(Document segment begins)

Dutch mathematician (born 1949)

Hendrik Willem Lenstra Jr. (born 16 April 1949, Zaandam) is a Dutch mathematician.

==Biography==
Lenstra received his doctorate from the University of Amsterdam in 1977 and became a professor there in 1978. In 1987, he was appointed to the faculty of the University of California, Berkeley; starting in 1998, he divided his time between Berkeley and the University of Leiden, until 2003, when he retired from Berkeley to take a full-time position at Leiden.

Three of his brothers, Arjen Lenstra, Andries Lenstra, and Jan Karel Lenstra, are also mathematicians. Jan Karel Lenstra is the former director of the Netherlands Centrum Wiskunde & Informatica (CWI). Hendrik Lenstra was the Chairman of the Program Committee of the International Congress of Mathematicians in 2010.

(Document segment ends)
(Data for analysis begins)

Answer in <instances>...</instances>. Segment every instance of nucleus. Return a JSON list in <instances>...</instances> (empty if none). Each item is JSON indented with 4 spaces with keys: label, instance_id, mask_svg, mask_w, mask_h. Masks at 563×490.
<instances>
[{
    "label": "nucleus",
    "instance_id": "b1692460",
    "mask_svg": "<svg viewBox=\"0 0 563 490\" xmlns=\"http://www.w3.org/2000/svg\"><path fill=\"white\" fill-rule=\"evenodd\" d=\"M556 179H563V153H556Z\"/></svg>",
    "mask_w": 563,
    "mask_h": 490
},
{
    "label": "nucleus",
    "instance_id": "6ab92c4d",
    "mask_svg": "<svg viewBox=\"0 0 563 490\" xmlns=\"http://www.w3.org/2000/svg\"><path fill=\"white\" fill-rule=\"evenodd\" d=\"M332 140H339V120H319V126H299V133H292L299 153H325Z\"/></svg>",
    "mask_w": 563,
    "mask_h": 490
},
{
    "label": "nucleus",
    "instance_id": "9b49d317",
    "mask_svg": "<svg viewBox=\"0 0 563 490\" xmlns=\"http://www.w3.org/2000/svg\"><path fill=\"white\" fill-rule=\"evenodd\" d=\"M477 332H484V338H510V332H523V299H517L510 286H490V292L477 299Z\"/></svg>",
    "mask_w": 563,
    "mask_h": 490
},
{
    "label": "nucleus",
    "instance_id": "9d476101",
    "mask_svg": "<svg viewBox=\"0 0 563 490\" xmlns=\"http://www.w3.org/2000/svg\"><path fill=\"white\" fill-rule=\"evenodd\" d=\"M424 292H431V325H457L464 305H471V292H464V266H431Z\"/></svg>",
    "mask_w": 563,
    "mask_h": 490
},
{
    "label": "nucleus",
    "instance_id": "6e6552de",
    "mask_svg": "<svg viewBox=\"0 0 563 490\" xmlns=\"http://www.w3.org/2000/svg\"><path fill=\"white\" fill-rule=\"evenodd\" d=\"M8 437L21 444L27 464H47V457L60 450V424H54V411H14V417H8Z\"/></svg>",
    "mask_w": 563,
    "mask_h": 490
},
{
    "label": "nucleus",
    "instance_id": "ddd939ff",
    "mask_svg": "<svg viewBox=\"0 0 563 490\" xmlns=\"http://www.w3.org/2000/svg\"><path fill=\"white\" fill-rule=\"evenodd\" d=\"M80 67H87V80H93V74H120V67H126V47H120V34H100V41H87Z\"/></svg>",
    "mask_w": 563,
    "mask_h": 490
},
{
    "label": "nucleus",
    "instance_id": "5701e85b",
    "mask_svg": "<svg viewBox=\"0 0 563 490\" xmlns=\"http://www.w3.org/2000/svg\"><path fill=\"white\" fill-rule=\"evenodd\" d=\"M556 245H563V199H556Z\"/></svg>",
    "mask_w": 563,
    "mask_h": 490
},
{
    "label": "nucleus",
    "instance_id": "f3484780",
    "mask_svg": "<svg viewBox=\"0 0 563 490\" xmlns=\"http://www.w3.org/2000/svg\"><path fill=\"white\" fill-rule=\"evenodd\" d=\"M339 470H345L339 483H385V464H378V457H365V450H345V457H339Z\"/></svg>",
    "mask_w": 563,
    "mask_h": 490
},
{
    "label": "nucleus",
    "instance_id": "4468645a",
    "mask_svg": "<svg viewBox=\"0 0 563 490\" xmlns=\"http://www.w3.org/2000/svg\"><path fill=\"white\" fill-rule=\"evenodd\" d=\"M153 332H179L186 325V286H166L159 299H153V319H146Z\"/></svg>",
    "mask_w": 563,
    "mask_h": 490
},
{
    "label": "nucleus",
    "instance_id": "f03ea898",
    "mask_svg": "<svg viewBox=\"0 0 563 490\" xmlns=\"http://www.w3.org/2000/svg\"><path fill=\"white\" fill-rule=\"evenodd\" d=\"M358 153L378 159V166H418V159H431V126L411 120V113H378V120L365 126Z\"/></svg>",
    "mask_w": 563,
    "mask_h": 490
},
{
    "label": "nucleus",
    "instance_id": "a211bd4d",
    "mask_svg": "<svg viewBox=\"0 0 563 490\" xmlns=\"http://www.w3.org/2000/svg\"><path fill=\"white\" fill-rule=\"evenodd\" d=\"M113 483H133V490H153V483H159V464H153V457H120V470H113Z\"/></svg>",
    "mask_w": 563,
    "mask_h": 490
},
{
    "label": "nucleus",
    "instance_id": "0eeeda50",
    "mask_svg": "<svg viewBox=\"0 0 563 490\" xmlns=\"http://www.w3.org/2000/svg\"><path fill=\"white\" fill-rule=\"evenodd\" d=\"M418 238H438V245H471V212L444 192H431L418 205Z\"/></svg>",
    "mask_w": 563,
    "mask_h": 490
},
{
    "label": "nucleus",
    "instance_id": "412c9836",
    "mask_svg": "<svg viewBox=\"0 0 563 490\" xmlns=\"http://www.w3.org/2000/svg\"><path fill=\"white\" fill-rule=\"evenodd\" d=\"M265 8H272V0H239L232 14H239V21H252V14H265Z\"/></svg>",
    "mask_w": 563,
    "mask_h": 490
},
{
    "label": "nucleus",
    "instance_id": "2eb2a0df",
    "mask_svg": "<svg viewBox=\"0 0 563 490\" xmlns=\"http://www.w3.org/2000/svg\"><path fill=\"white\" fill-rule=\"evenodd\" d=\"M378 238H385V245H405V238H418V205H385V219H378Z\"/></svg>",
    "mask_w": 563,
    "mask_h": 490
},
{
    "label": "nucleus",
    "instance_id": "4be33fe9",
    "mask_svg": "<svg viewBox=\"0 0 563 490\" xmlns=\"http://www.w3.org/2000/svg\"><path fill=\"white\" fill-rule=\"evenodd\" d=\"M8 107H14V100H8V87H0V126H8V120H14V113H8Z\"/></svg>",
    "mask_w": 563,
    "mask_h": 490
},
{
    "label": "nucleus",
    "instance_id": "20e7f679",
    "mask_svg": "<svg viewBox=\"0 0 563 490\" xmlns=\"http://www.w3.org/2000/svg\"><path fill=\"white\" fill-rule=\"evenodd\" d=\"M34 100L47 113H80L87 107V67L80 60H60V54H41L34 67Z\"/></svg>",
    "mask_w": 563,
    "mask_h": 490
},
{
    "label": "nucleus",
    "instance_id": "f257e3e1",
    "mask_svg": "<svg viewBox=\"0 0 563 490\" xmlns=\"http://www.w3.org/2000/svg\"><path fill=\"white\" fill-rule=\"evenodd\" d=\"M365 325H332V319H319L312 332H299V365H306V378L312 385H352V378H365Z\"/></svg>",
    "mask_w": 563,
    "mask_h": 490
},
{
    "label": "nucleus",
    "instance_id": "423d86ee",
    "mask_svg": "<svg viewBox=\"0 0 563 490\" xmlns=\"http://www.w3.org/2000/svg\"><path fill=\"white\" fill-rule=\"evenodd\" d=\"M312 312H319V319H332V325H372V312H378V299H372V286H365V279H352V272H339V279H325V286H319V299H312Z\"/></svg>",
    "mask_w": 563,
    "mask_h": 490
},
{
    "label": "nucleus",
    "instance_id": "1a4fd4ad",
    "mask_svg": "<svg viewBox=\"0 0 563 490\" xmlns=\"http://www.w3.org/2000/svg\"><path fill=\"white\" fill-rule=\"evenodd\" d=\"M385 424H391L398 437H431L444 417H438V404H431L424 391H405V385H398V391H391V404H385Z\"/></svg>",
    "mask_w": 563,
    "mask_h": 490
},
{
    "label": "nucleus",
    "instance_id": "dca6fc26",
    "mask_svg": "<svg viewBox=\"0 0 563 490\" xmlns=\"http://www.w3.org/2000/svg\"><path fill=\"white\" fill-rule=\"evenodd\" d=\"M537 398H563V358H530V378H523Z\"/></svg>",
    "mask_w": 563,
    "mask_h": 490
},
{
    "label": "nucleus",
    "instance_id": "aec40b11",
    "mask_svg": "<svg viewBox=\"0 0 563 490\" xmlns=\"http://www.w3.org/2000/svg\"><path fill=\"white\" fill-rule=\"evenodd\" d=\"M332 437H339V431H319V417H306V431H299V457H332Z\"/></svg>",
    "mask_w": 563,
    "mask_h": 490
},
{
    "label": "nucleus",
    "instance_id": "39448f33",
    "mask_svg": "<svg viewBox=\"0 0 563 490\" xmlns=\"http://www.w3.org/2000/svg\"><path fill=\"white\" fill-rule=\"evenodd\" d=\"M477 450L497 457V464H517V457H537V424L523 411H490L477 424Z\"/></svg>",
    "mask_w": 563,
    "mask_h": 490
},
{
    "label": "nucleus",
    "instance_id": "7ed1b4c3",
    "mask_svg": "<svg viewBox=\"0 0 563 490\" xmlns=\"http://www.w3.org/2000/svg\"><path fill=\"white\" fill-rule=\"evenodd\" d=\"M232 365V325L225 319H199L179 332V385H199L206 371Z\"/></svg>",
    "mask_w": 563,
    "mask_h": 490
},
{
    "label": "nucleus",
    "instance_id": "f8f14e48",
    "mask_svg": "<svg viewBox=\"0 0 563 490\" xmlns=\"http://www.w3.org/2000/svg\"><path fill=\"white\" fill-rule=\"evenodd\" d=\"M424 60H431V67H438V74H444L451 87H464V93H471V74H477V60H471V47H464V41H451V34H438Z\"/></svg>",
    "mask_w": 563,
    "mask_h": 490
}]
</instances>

(Data for analysis ends)

__List of tasks__.
- a) According to the Lenstra biography, in what year did Hendrik Lenstra retire from Berkeley to take a full-time position at Leiden?
- b) Say whether each statement agrees with the Lenstra biography, answering yes or no and quoting the words that decide it: (i) Hendrik Lenstra received his doctorate from the University of Leiden. (ii) Jan Karel Lenstra is the former director of the Netherlands Centrum Wiskunde & Informatica. (iii) Hendrik Lenstra was born in Zaandam.

__Solutions in order__.
- a) 2003

- b)
(i) No: "Lenstra received his doctorate from the University of Amsterdam in 1977"
(ii) Yes: "Jan Karel Lenstra is the former director of the Netherlands Centrum Wiskunde & Informatica (CWI)"
(iii) Yes: "(born 16 April 1949, Zaandam)"